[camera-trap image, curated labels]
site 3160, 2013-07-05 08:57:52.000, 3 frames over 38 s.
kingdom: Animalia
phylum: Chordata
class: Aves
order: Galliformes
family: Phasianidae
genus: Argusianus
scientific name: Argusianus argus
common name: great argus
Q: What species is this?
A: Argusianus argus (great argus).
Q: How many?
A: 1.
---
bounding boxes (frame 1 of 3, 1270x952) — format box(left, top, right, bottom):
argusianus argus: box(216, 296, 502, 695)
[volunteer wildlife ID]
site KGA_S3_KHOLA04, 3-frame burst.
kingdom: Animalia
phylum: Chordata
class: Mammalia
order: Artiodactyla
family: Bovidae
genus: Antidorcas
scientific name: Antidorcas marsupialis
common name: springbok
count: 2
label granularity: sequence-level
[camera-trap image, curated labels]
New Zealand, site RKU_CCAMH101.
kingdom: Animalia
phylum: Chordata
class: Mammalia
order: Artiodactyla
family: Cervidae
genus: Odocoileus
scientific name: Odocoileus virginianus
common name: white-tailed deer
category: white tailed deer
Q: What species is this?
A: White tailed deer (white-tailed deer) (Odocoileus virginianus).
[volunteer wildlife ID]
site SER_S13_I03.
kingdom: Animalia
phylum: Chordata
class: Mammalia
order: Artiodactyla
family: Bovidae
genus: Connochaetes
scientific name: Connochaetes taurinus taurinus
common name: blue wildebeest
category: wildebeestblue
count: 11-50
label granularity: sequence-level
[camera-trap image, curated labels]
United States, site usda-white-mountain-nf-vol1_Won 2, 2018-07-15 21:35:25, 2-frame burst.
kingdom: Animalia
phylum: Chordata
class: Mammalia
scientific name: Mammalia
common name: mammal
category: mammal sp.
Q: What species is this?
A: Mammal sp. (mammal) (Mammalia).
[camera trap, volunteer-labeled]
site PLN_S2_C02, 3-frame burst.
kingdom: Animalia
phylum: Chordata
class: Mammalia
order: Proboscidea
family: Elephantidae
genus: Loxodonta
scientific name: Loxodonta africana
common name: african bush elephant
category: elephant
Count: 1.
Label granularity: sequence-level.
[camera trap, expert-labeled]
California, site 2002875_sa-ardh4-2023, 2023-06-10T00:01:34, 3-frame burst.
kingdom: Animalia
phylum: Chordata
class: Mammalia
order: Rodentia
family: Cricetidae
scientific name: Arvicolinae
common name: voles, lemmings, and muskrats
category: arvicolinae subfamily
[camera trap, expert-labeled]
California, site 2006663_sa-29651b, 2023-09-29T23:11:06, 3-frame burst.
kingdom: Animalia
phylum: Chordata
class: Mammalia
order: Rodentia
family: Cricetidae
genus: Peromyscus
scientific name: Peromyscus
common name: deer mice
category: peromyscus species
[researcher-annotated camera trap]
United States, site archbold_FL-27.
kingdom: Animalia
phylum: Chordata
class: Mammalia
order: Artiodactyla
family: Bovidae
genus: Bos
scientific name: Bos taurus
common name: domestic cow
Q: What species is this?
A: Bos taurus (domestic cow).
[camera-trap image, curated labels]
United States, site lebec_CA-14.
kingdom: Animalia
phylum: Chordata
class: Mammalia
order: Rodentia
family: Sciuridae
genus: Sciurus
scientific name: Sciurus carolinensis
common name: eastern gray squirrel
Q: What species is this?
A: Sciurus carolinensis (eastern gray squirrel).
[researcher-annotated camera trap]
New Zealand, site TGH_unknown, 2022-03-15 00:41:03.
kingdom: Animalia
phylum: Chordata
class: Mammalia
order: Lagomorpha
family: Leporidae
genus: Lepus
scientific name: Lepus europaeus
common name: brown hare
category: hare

========================

### Task to carry out
Write down exactly the span of lines above from the one containing "bounding boxes (frame" to the one containing "category: arvicolinae subfamily", both ends included.

### Answer for the task
bounding boxes (frame 1 of 3, 1270x952) — format box(left, top, right, bottom):
argusianus argus: box(216, 296, 502, 695)
[volunteer wildlife ID]
site KGA_S3_KHOLA04, 3-frame burst.
kingdom: Animalia
phylum: Chordata
class: Mammalia
order: Artiodactyla
family: Bovidae
genus: Antidorcas
scientific name: Antidorcas marsupialis
common name: springbok
count: 2
label granularity: sequence-level
[camera-trap image, curated labels]
New Zealand, site RKU_CCAMH101.
kingdom: Animalia
phylum: Chordata
class: Mammalia
order: Artiodactyla
family: Cervidae
genus: Odocoileus
scientific name: Odocoileus virginianus
common name: white-tailed deer
category: white tailed deer
Q: What species is this?
A: White tailed deer (white-tailed deer) (Odocoileus virginianus).
[volunteer wildlife ID]
site SER_S13_I03.
kingdom: Animalia
phylum: Chordata
class: Mammalia
order: Artiodactyla
family: Bovidae
genus: Connochaetes
scientific name: Connochaetes taurinus taurinus
common name: blue wildebeest
category: wildebeestblue
count: 11-50
label granularity: sequence-level
[camera-trap image, curated labels]
United States, site usda-white-mountain-nf-vol1_Won 2, 2018-07-15 21:35:25, 2-frame burst.
kingdom: Animalia
phylum: Chordata
class: Mammalia
scientific name: Mammalia
common name: mammal
category: mammal sp.
Q: What species is this?
A: Mammal sp. (mammal) (Mammalia).
[camera trap, volunteer-labeled]
site PLN_S2_C02, 3-frame burst.
kingdom: Animalia
phylum: Chordata
class: Mammalia
order: Proboscidea
family: Elephantidae
genus: Loxodonta
scientific name: Loxodonta africana
common name: african bush elephant
category: elephant
Count: 1.
Label granularity: sequence-level.
[camera trap, expert-labeled]
California, site 2002875_sa-ardh4-2023, 2023-06-10T00:01:34, 3-frame burst.
kingdom: Animalia
phylum: Chordata
class: Mammalia
order: Rodentia
family: Cricetidae
scientific name: Arvicolinae
common name: voles, lemmings, and muskrats
category: arvicolinae subfamily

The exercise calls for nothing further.